Blithe Spirit (2021)

  

This comedic tale about the afterlife serves up a few laughs, but its ultimately unlikable characters make it easy to pass up.

   

Charles (Dan Stevens) is a writer suffering from writer's block five years after the death of his first wife. After attending a medium's performance that goes horribly array, he convinces her (Judi Dench) to come back to his summer estate with him and hold a séance by convincing her it will restore her fledgling reputation. In truth, Charles is hoping to mine her performance for ideas for his next book, but gets more than he or his wife Ruth (Isla Fisher) bargained for when she accidentally resurrects the spirit of Elvira (Leslie Mann), his first wife. She doesn't realize she's dead and then doesn't appreciate it -- nor the woman who has taken control of his life, either. Worse, only Charles can see her, rendering everyone around him incredulous at his increasingly erratic behavior. He keeps swearing at no one, making offhanded inappropriate remarks, and throwing little tantrums.

   

Even that is livable, but then Elvira decides she's tired of trying to get his attention and she intends to kill him instead.

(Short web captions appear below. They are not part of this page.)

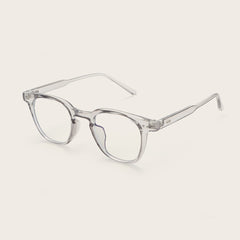 Light Blocking Glasses for Women Men Unisex Relieve Eye Fatigue & UV Glare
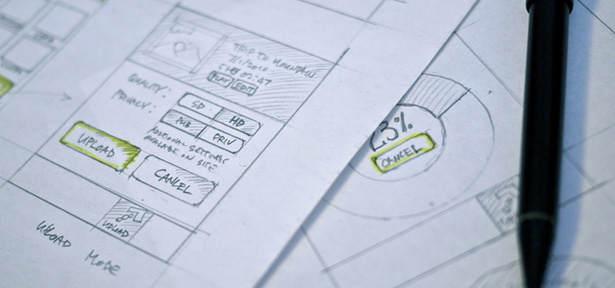 designagency designagency
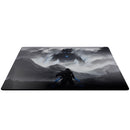 Tekkusai Phantom Glass Mousepad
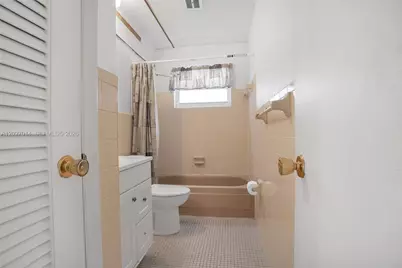 7005 NW 11th Ct, Margate, FL 33063 - Photo 20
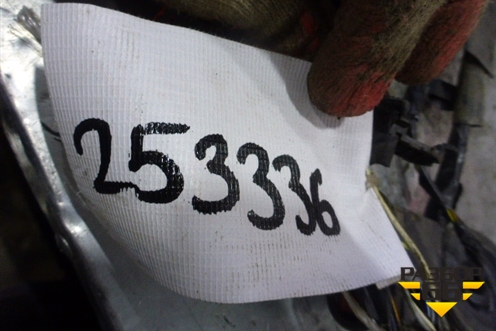Проводка двери передней правой (942476100) для Ford C-MAX с 2003-2010г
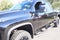 2026 Chevrolet Silverado 2500HD LT Crew Cab 4WD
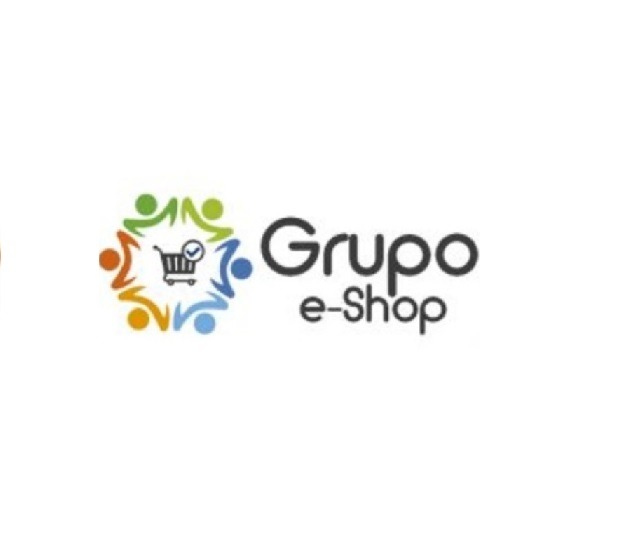 Grupo E-Shop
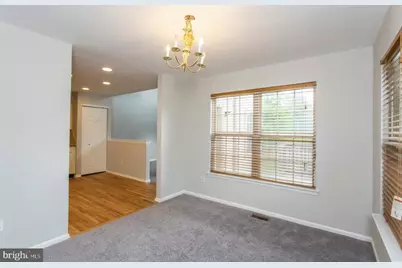 105 Farrington Court, Collegeville, PA 19426 - Photo 11
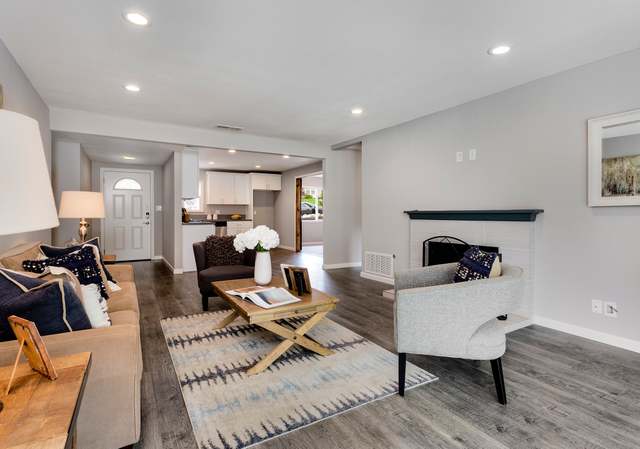 Photo of 155 N Barnwell St, Oceanside, CA 92054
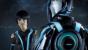 Tron: Evolution im Games Aktuell-Test: Der Kinofilm war in den USA ein Erfolg bei Zuschauern und Kritikern - wie sieht es mit dem Spiel aus?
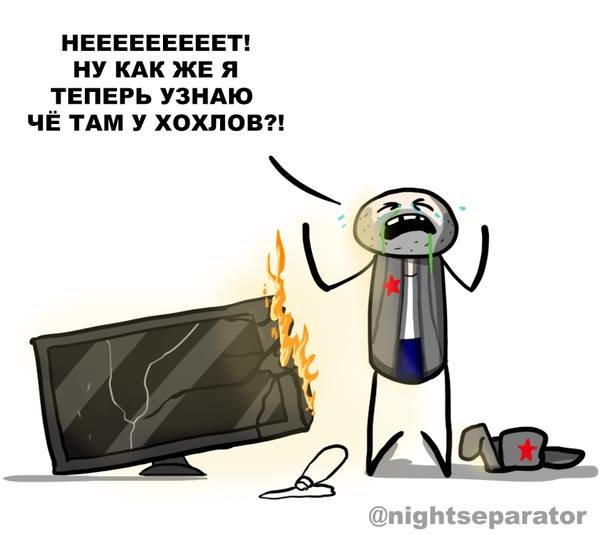 х17 х17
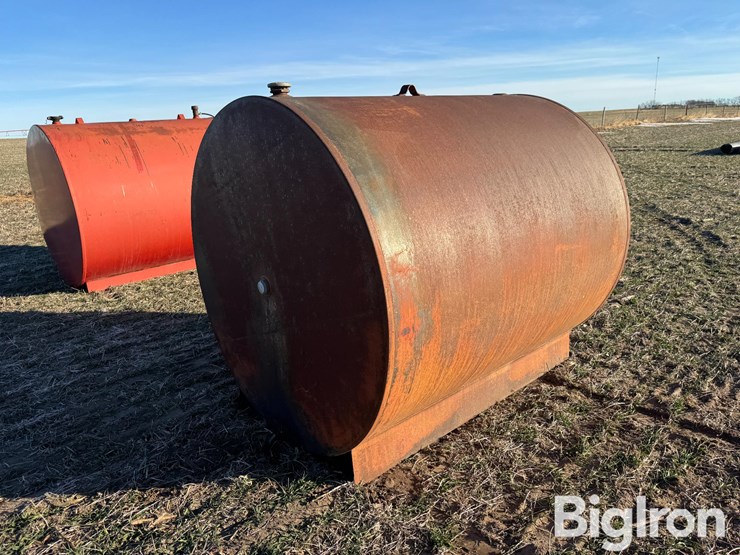 1000-gal-fuel-tank-image-5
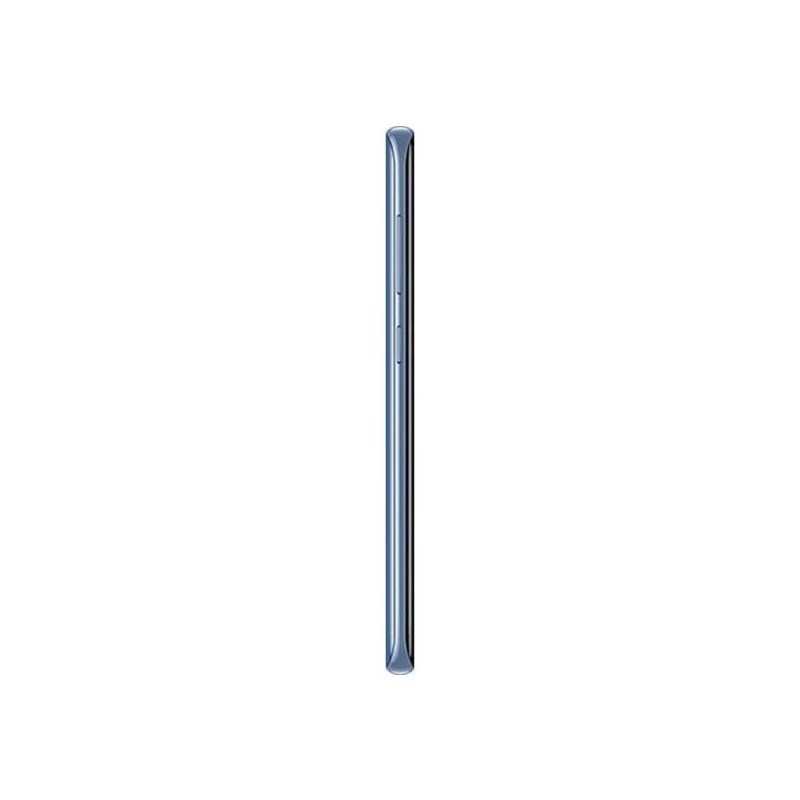Samsung S8+ - Image 14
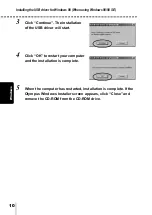 Preview for 216 page of Olympus C-750 - 4MP Digital Camera Reference Manual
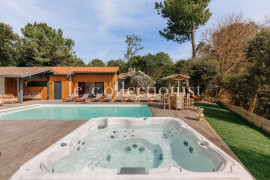 
                                                                                        Location de vacances
                                                                                         Villa Miya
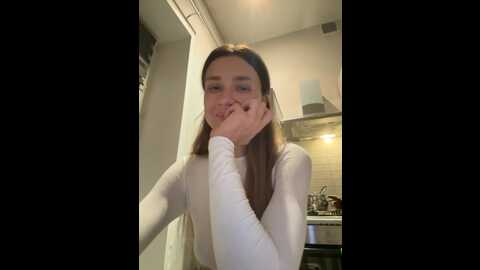 Media: kirlove1 Bongacams 2023-11-13 22:10:00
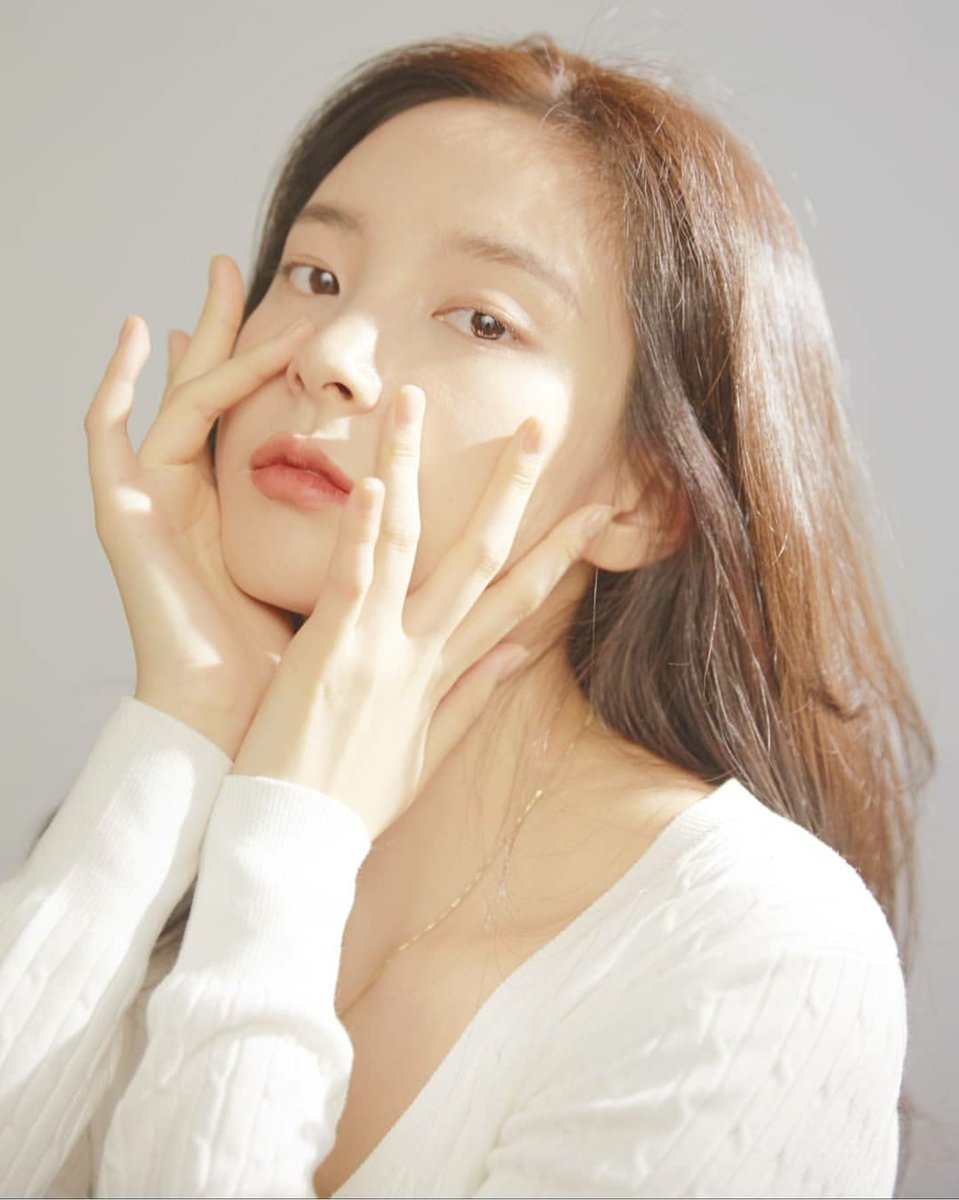 🐰쓔 tweet media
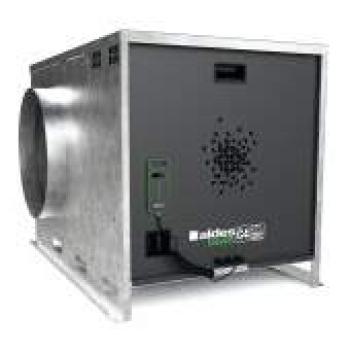  EASYVEC C4 MW 2500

Not about to let a ghost horn in on her marriage, Ruth decides to take matters into her own hands and bring back the medium to fix the problems she caused -- but... well, things never turn out how we plan. Before long, Charles has even worse problems than writer's block.

   

This movie, based on a play, has a terrific cast and is highly colorful. Everything is beautiful and picturesque, from how Ruth waltzes around her lush home in lavish outfits, to the martinis she and her guests down at a soirée. It's pretty and full of talent and the writing is often quite clever... but it's hard to like any of the characters. Ruth doesn't really care about the integrity of her husband's work, she just wants him to make money so she can purchase pretty things. Elvira is highly entertaining, but also extremely immoral. And then there's Charles, a man who cheats on his second wife with the ghost of his first wife (we find out through some cringe-worthy dialogue that they had sex... however that works). A big twist near the end also reveals that Elvira has had her revenge and gotten the last laugh. As a black comedy, it's fun, but my increasing dislike for everyone means I'd never watch it again.

   

Sexual Content:
Ruth tells her husband he had better not cheat on her with a ghost; he scoffs at this, and later does exactly that -- the ghost and he apparently have sex next to Ruth's body, after Elvira drugs her drink (at the party, she becomes drunk, rowdy, takes off her clothes in front of people, and then tries to seduce her husband before she abruptly decides not to, and falls asleep). There's sexual references peppered throughout, some immodest clothing, etc.
 
Language:
A handful of profanities and a couple dozen abuses of God's name.
 
Violence:
Slapstick violence, and several car accidents where people are killed. Ghosts try to off living people by dropping furniture intended to kill them off balconies.

   

Other:
Lots of social drinking, drunkenness, being hung-over, etc.